Step 1 :The composition of functions is a function that applies one function to the results of another. In this case, we need to substitute $g(x)$ into $f(x)$ to get $f(g(x))$.
Step 2 :The domain of a function is the set of all possible input values (x-values) which will produce a valid output.
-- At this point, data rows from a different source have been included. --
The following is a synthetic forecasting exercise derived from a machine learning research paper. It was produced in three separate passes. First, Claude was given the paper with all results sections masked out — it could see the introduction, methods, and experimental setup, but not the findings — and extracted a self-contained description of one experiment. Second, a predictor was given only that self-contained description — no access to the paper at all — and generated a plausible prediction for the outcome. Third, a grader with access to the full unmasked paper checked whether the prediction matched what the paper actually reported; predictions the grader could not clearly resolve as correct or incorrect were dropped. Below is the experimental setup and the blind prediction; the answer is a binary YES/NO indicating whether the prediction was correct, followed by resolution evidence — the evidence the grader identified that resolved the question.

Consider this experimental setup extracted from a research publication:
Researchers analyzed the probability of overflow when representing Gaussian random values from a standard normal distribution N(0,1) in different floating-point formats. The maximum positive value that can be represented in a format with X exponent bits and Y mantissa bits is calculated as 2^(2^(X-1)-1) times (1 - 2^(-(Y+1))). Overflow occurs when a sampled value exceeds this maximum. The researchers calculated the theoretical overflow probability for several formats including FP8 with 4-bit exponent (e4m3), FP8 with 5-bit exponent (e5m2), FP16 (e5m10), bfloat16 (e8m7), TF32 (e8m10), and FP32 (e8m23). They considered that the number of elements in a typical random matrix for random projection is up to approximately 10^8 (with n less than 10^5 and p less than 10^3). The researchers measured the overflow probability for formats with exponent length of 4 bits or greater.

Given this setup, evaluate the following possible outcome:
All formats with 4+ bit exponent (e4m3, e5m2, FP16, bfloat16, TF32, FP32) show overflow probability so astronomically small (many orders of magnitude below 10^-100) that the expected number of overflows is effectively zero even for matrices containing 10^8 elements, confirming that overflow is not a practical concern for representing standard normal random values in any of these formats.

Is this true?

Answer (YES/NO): NO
To find the domain of the composition $f(g(x))$, we need to consider the domains of both $f(x)$ and $g(x)$, and exclude any x-values that would make either function undefined.
Step 3 :For the function $f(x)=\frac{x}{x+3}$, the denominator cannot be zero, so $x \neq -3$. For the function $g(x)=\frac{13}{x}$, the denominator cannot be zero, so $x \neq 0$.
Step 4 :When we substitute $g(x)$ into $f(x)$, we get $f(g(x)) = \frac{13}{x*(3 + 13/x)}$.
Step 5 :Simplifying the above expression, we get $f(g(x)) = \frac{13}{3x + 13}$.
Step 6 :The denominator of the function $f(g(x))$ is zero when $x = -\frac{13}{3}$. So, the domain of $f(g(x))$ is all real numbers except $x = 0$ (from the domain of $g(x)$) and $x = -\frac{13}{3}$ (from the domain of $f(g(x))$).
Step 7 :In interval notation, this is $(-\infty, -\frac{13}{3}) \cup (-\frac{13}{3}, 0) \cup (0, \infty)$.
Step 8 :So, the composition $f(g(x))$ is $\frac{13}{3x + 13}$ and its domain is $(-\infty, -\frac{13}{3}) \cup (-\frac{13}{3}, 0) \cup (0, \infty)$.
Step 9 :Final Answer: $(f-g)(x)=\boxed{\frac{13}{3x + 13}}$ and Domain of $f=g: \boxed{(-\infty, -\frac{13}{3}) \cup (-\frac{13}{3}, 0) \cup (0, \infty)}$.